→ **WHAT THE TASK REQUIRES**: Count how many lines in the following items contain the word "below", and reply with that number alone.

→ **GIVEN RECORDS**:
>>>
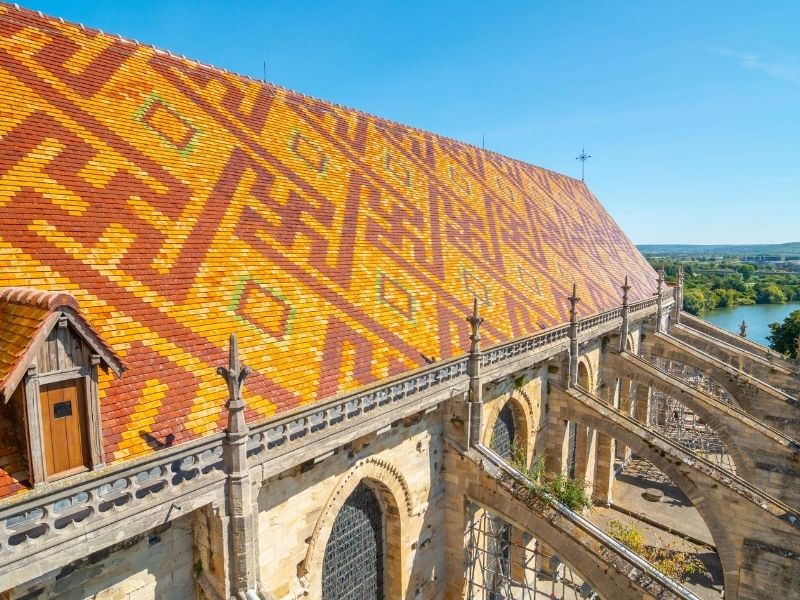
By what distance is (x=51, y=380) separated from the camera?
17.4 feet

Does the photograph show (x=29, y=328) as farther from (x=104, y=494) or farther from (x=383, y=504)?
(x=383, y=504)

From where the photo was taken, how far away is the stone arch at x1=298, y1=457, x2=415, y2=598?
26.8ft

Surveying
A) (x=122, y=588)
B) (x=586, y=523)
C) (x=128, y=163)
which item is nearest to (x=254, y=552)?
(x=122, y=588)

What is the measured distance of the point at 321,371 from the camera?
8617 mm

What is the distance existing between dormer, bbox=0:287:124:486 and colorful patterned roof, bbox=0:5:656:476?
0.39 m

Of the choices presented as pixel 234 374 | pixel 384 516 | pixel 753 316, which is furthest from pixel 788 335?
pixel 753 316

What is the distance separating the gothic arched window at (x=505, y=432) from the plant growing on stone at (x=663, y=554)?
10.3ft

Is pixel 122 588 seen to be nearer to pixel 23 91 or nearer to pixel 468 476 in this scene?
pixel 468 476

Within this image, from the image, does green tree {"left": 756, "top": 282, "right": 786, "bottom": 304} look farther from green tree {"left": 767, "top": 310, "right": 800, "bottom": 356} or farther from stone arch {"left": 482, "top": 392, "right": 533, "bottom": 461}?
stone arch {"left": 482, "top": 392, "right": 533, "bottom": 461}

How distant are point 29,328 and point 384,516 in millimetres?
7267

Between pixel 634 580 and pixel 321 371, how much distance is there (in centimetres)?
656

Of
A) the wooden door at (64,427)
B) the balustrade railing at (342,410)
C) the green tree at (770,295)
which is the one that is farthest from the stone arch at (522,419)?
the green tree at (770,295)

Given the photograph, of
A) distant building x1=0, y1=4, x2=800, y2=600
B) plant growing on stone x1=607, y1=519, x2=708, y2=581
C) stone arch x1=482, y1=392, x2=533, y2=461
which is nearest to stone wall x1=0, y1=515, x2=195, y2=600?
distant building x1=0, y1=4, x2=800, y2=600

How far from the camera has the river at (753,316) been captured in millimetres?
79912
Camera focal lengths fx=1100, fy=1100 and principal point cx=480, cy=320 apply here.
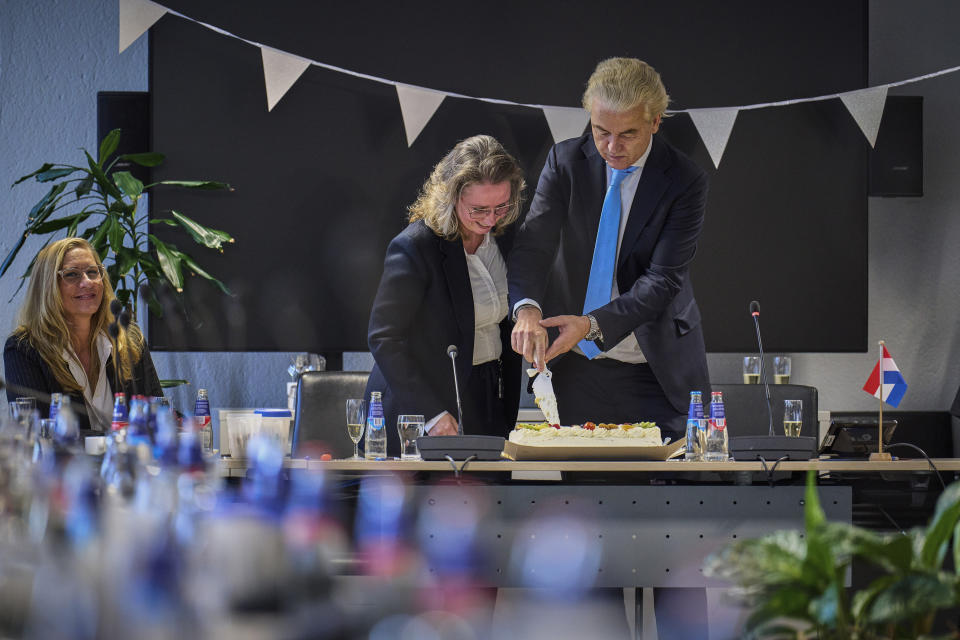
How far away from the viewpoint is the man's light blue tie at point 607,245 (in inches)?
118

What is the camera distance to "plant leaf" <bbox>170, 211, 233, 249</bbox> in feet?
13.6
<<<
>>>
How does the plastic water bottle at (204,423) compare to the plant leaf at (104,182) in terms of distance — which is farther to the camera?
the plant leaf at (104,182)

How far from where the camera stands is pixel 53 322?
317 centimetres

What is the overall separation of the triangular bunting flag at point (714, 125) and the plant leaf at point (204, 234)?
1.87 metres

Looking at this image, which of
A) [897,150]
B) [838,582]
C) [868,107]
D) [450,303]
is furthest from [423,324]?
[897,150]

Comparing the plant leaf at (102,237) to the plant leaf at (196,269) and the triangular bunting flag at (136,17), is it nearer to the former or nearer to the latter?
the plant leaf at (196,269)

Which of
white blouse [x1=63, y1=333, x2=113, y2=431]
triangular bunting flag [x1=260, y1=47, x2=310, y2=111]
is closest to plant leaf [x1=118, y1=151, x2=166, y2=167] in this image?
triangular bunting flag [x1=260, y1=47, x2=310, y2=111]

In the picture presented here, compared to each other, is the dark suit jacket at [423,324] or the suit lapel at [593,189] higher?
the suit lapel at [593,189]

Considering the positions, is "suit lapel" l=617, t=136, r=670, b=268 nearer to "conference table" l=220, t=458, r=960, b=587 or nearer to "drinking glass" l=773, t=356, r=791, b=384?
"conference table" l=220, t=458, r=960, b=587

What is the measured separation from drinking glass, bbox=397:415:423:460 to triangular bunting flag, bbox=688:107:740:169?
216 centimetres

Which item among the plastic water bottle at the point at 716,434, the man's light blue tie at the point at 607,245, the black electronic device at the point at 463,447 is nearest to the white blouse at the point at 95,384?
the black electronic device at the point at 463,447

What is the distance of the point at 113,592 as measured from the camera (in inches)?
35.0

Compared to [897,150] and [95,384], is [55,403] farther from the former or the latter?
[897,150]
<<<
>>>
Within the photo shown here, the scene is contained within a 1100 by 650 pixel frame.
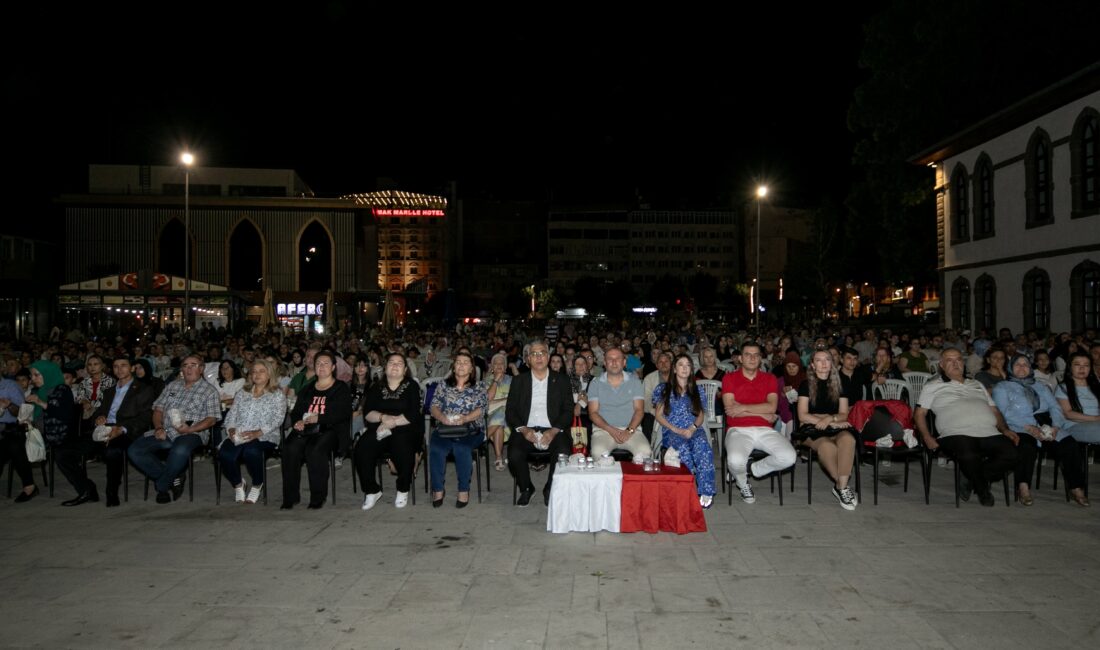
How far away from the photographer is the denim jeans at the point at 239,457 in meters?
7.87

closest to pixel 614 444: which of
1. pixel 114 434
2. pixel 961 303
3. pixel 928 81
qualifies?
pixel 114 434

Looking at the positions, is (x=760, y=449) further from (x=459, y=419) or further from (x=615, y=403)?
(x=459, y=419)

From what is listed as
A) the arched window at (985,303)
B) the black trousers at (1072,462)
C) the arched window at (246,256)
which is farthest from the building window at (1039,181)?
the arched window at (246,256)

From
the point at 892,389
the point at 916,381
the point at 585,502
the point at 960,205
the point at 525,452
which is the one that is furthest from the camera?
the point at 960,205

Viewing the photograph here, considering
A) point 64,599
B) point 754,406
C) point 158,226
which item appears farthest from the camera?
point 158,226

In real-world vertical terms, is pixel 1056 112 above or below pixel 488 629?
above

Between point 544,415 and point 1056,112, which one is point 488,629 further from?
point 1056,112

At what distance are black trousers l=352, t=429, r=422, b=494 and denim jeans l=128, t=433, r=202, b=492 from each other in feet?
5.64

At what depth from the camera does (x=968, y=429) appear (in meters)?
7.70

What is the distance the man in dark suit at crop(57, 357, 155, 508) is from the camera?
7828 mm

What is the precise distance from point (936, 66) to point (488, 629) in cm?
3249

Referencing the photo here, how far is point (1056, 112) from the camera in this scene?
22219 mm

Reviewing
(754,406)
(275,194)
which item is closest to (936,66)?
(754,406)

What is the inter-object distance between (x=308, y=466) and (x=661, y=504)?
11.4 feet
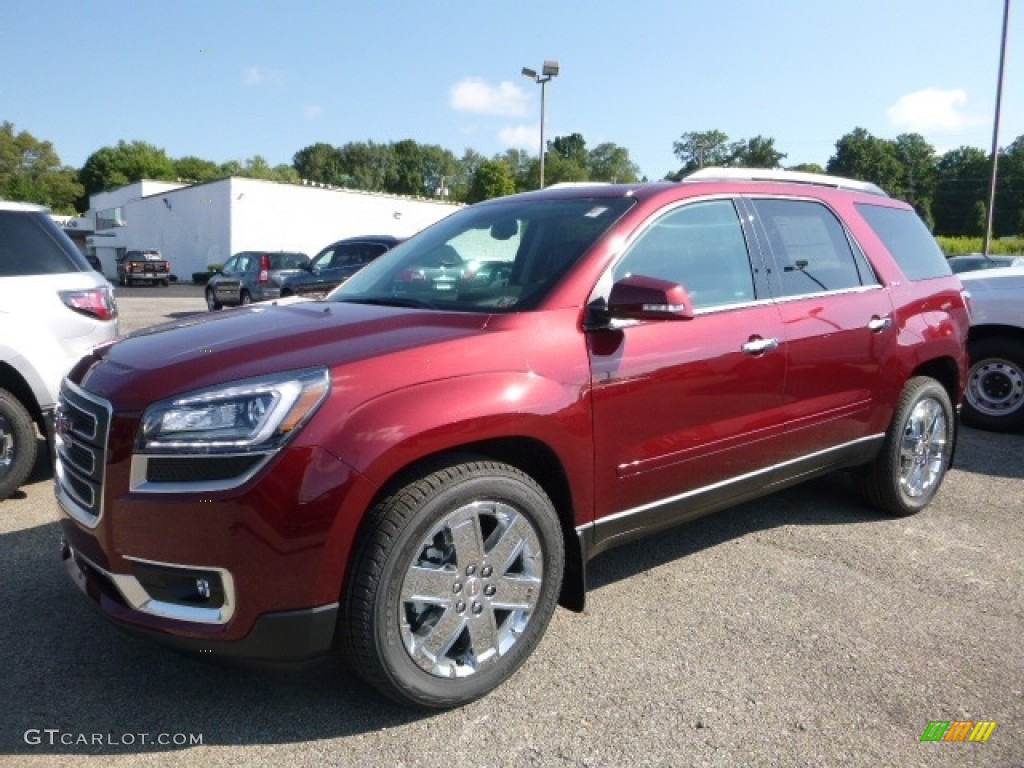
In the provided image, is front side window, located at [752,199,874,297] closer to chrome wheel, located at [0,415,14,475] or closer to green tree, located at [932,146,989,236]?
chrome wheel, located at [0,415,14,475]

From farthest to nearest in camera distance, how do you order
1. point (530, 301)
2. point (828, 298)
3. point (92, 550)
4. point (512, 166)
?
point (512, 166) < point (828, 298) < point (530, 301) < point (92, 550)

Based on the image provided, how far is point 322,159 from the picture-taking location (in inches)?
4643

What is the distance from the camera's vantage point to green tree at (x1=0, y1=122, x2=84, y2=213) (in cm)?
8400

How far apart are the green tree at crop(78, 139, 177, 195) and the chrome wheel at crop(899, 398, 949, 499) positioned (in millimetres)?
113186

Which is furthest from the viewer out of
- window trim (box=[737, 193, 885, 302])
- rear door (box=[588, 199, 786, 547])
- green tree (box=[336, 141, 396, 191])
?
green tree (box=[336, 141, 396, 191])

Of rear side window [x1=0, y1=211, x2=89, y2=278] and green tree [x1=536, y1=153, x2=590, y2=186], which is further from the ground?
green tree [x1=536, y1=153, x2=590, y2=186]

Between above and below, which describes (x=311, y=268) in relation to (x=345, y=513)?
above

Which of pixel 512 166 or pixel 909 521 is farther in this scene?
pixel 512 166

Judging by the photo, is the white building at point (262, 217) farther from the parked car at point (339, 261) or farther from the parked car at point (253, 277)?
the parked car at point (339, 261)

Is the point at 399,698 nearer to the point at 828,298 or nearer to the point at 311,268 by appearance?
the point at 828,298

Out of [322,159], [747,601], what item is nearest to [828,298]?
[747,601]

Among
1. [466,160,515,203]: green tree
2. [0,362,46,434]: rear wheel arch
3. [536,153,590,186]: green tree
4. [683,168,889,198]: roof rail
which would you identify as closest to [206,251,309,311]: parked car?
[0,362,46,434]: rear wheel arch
<<<
→ **FINAL RESULT**: 2